Using an Anonymous Inner Class to Start a Thread

Let’s look at another example. It’s quite common to define a new Thread class, provide the implementation of its run() method, and start that thread, all in one go:

new Thread() { 
	public void run()
	{
		doWorkHere();
	}
}.start();

Using a Named Inner Class

Using anonymous inner classes for listeners in Android is so common that it is practically second nature to do so. Why, then, would you not want to use them? Let's answer this through a hypothetical example.
Let's say you have a screen that has 100 buttons on it (we did say hypothetical, right?). Now, let's say each button, when pressed, does the exact same thing. In this case, we'll just listen for clicks and Toast the text from the View object passed in (the text shown on the Button that was clicked):
Here's pseudo code to do that:

Button[] buttons = getAllOneHundredButtonsAsArray();
for (Button button : buttons) {
	button.setOnClickListener(new View.OnClickListener() {
		public void onClick(View v) {
			showToast(v.getText());
		}
	});
}

Short and elegant, so what's wrong with it? At each iteration, a new OnClickListener object is instantiated. Since each one is exactly the same, there is no good reason to create 100 of them. Instead, you can create a single, named, inner class, instantiate it once, then pass that to the setOnClickListener() method. For instance:

class MyActivity extends Activity {

    public void myMethod() {
       MyClickHandler handler = new MyClickHandler();
        Button[] buttons = getAllOneHundredButtonsAsArray();
        for (Button button : buttons) {
            button.setOnClickListener(handler);
        }
    }

    class MyClickHandler implements View.OnClickListener {
        public void onClick(View v) {
            showToast(((Button) v).getText());
        }
    }
}

If you prefer anonymity, you can still assign an anonymous inner class to a variable and use that, like so:

class MyActivity extends Activity {

    public void myMethod() {
        View.OnClickListener handler = new View.OnClickListener() {
                public void onClick(View v) {
                    showToast(((Button) v).getText());
                }
            };

        Button[] buttons = getAllOneHundredButtonsAsArray();
        for (Button button : buttons) {
            button.setOnClickListener(handler);
        }
    }
}

The method is up to you, but keep in mind the potential memory and performance issues that instantiating a bunch of objects may have.

A Note on Nuances

This tutorial is meant to be an introductory guide to inner classes in Java. There are style considerations and nuances when using inner classes in different and creative ways. Even beyond that, you can explore further to learn more about the internal effects and marginal performance differences that can show up when you use nested classes in different ways. All of this, however, is well beyond the scope of this tutorial.
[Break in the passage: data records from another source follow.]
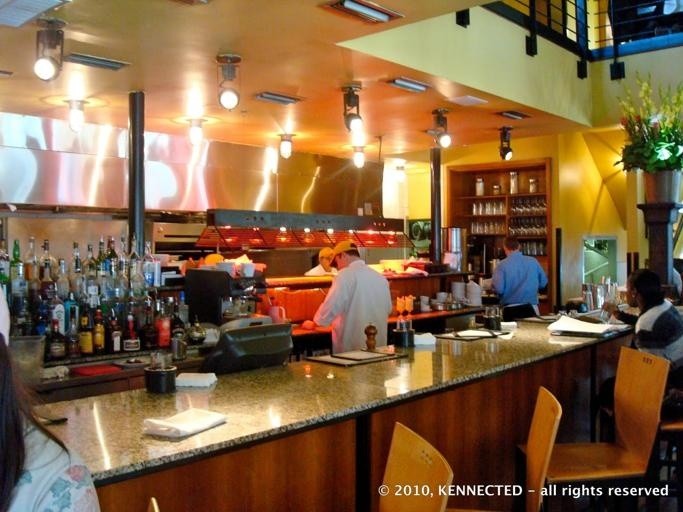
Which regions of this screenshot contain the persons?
[601,268,683,421]
[0,334,100,512]
[315,240,393,354]
[304,247,338,276]
[493,235,549,322]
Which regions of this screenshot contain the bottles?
[1,232,210,360]
[580,281,619,311]
[469,171,548,258]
A Quick Note On Terminology

Although we have tried to be consistent with the terminology on nested and inner classes, the terminology is not always consistent from various online and offline resources. The following are a list of terms from the current Sun/Oracle documentation, which is as good as any for being authoritative on Java:

  • Nested Class: a class defined inside another class
  • Static Nested Class: a static class defined inside another class
  • Inner class: a non-static nested class defined inside another class
  • Local Inner Class: a class defined within a method
  • Anonymous Inner Class: an unnamed class defined within a method

Confused? You can use the java.lang.Class methods called isLocalClass() and isAnonymous() class on instantiated classes to determine a couple of these properties. An Oracle blog entry attempts to clarify the situation a little, too, with a nice Venn diagram.

Wrapping Up

The Java programming language supports nested classes, allowing the developer great flexibility in defining objects. Inner classes can be used to organize class functionality or to define specialized behaviors that would otherwise require the developer to expose class data and functionality that really shouldn’t be exposed. Static inner classes can be used to define fields and functionality that apply across all instances of a class. Finally, anonymous inner classes provide a useful shorthand for developers who want to create, define and use a custom object all at once.